アプリコットとか可愛いな。そんなに濃く色が付くわけじゃないだろうしこれにしよっかな。でもピンクとかの方が無難? 赤は濃いイメージだしベージュだと色味が薄そうだよなあ。ピンクにも色んな種類があるしよくわかんないや。どうしよう。
 真剣に悩めば悩むほど選びきれなくなってきて、それでも頭を悩ませてどうにか二種類まで絞ることができた。けれど、その二種類はどちらも色味が好きだから、最後の最後になかなか決められない。
 ちらり。背後に視線を向ければ、もはや諦めたのか、そっぽを向きながら静かに買い物を待っている彼。「そんなんどっちでも変わんねえわ!」と言われるのがオチだろうけれど、私は思い切って彼に意見を求めてみることにした。

「ねえ勝己」
「あ? やっと決まったかよ」
「こっちとこっち、どっちの色が良いと思う?」
「右」
「えっ」
「文句あんなら訊いてくんなや!」
「いや、そうじゃなくて、」

 どっちでも良い、もしくは、どうでも良い、と返事されるとばかり思っていたから驚きの声を漏らしてしまっただけで、文句はない。それどころか、彼のお陰でどちらを買うか決意を固めることができたから、お礼を言わなければならないぐらいだ。

「即答だったね」
「ったりめーだわ。てめえに合う色で俺が迷うわけねえだろが」
「へ?」
「……つーか迷うぐらいならどっちも買っとけや! オラ、かせ!」
「えっ、ちょ、え?」

 それじゃあ私が悩んでた意味ないんだけど。いや、それよりも先に、私に似合う色で迷うわけないとかなんとか聞こえたような気がするんだけど、聞き間違いじゃないよね?
 それを問いただす前に、彼は私の手から二種類のリップを引ったくって足早にレジまで行き会計を済ませていた。確かに彼の言う通り、そんなに高価なものじゃないから悩むぐらいなら二つ買う方が手っ取り早かったとは思うけれど、だったらどちらが似合うかとか答える必要もなかったのでは……なんて深く考え始めたら、彼の奇怪な言動が面白くて、嬉しくて、小さなレジ袋を持って近付いてくる彼に向かって満面の笑みを浮かべてしまう。

「だらしねー顔すんな!」
「ふふ、リップありがと。
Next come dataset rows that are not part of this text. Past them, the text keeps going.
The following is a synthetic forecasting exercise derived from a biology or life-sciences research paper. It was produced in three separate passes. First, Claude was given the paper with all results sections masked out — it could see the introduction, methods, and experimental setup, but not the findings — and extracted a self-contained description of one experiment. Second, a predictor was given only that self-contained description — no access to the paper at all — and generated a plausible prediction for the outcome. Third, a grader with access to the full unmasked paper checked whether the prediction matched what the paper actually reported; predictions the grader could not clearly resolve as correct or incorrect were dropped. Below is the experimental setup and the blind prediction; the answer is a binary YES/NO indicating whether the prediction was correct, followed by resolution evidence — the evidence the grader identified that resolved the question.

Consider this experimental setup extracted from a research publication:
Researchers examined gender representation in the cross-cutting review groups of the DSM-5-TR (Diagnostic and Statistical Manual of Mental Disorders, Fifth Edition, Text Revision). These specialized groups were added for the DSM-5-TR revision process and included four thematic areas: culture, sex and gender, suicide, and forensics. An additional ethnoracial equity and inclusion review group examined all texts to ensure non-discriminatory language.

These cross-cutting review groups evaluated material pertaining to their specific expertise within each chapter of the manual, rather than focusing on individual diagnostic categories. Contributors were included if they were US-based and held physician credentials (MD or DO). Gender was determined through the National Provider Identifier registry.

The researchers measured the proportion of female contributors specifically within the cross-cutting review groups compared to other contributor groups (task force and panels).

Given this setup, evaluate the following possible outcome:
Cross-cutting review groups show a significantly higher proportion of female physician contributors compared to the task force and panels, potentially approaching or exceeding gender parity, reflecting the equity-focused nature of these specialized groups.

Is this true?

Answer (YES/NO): YES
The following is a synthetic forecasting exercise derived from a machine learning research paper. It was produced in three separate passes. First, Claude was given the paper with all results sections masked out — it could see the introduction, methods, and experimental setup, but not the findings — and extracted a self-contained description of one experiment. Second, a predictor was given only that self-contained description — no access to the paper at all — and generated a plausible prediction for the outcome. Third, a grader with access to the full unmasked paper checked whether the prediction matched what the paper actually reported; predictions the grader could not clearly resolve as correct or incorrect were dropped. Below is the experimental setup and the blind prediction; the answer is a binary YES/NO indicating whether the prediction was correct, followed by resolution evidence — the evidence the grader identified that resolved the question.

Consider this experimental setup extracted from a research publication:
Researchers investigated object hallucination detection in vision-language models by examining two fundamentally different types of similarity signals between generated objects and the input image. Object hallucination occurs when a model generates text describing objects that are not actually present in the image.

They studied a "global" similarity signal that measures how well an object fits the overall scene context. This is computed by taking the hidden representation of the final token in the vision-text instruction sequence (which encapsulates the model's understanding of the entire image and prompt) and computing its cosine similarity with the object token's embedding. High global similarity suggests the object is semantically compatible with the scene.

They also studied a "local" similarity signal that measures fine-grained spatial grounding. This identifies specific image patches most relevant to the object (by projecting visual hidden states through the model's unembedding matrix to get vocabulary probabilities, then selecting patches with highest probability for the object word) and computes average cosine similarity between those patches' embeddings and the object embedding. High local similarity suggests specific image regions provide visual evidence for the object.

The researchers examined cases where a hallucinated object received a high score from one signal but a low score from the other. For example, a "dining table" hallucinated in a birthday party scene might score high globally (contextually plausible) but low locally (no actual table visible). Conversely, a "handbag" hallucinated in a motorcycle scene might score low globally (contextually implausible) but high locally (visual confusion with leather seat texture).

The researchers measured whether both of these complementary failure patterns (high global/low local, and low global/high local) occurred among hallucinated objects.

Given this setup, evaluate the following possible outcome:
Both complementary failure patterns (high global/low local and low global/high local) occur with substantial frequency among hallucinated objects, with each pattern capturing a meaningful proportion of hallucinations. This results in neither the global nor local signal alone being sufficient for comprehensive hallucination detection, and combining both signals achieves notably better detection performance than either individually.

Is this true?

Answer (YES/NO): YES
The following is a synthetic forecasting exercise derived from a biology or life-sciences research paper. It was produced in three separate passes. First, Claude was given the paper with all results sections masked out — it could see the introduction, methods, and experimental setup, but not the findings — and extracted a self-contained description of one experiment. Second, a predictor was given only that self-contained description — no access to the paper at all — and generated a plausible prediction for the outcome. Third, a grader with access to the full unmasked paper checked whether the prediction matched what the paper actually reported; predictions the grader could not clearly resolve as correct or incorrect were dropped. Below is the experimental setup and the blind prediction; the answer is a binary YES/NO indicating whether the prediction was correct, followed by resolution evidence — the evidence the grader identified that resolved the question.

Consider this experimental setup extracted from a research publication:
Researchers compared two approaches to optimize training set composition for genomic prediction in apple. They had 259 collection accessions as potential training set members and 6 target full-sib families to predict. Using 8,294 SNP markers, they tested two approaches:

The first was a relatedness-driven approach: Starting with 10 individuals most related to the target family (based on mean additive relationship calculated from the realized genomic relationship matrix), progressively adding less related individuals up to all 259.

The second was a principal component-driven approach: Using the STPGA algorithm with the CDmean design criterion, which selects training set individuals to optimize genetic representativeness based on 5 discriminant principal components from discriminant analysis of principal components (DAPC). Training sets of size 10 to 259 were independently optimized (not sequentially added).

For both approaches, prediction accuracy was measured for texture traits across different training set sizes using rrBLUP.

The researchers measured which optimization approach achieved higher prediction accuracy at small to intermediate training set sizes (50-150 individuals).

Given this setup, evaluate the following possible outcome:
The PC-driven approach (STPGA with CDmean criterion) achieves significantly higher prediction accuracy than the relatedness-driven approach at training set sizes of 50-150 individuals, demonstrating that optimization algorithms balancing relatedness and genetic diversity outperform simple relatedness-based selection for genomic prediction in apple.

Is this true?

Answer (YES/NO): NO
大切に使うね」
「こんなもんいくらでも買ったるわ」
「そういう問題じゃないの」

 彼の罵倒の言葉は華麗にスルーして、安っぽいレジ袋を受け取る。高価なアクセサリーでも、世界にたった一つしかない貴重なシロモノでもない。安価な量産品のリップだけれど、それでも、彼が選んで買ってくれたものだと思ったらこんなにも嬉しくて心が弾む。
 たぶん彼には私が馬鹿みたいにウキウキしている理由は一生理解できないだろうけれど、それでも良いのだ。私が勝手に彼からの好意を感じ取って喜んでいるだけだから。

「次の休みの日は服でも買いに行こっか」
「はあ?」
「勝己に選んでもらおうかなと思って」
「自分で選べや!」
「だって勝己なら、私に似合うもの、すぐわかるんでしょ?」
「知るか!!!」

 私を置き去りにして歩いて行ったくせに、少し距離があいたら立ち止まってくれる彼は、自分が私に甘いという自覚がないのだと思うし、指摘をしても認めないだろう。そういう妙に意地っ張りで頑固なところ、昔から変わらないなあ。
 のんびり追いかけていると「早よ歩け!」と催促されたけれど、彼は相変わらず立ち止まったまま待ってくれているから、私はそれを優しさだと解釈して、また勝手にほくそ笑む。その嬉しさをぶつけるみたいに、私は思い切って彼の手に自分のそれを絡めた。